• **Task to complete**:
Copy the records below exactly, omitting any pictures they contain.

• **Extracted information**:
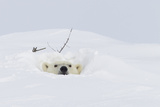 Polar Bear (Ursus Maritimus), Wapusk National Park, Churchill, Hudson Bay, Manitoba, Canada Photographic Print by David Jenkins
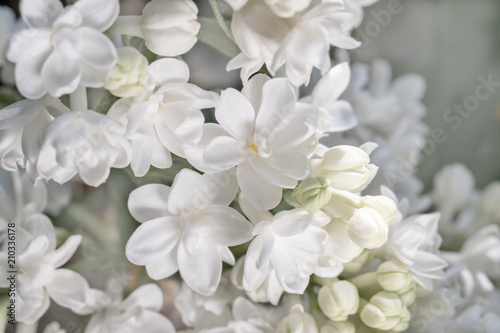 fresh blossomed white lilac with green leaves.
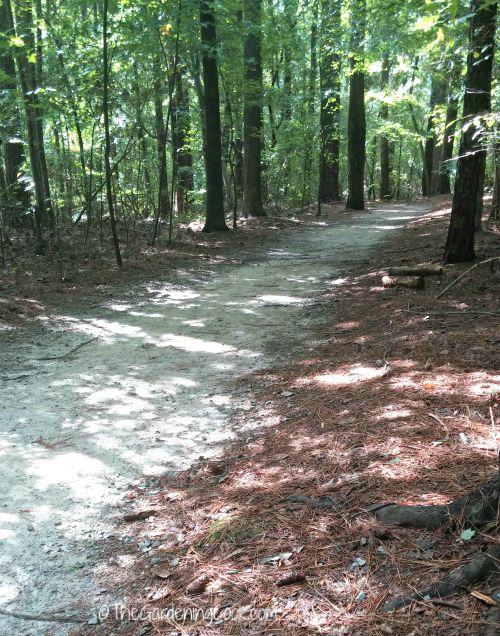 Lake Benson walking trail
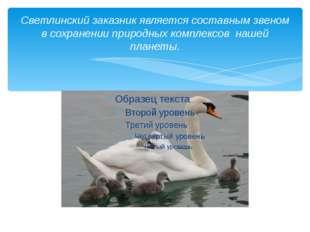 Светлинский заказник является составным звеном в сохранении природных комплек
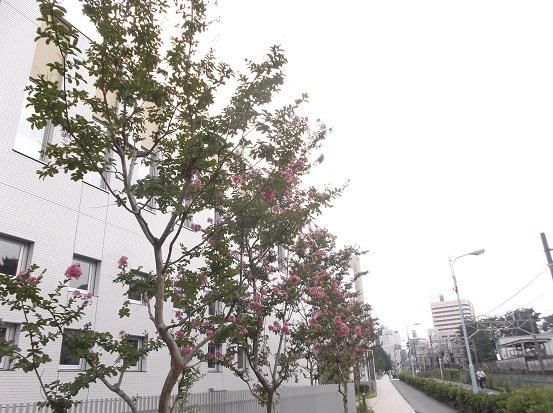 樹2265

• **Result for this exercise**:
 Polar Bear (Ursus Maritimus), Wapusk National Park, Churchill, Hudson Bay, Manitoba, Canada Photographic Print by David Jenkins
 fresh blossomed white lilac with green leaves.
 Lake Benson walking trail
 Светлинский заказник является составным звеном в сохранении природных комплек
 樹2265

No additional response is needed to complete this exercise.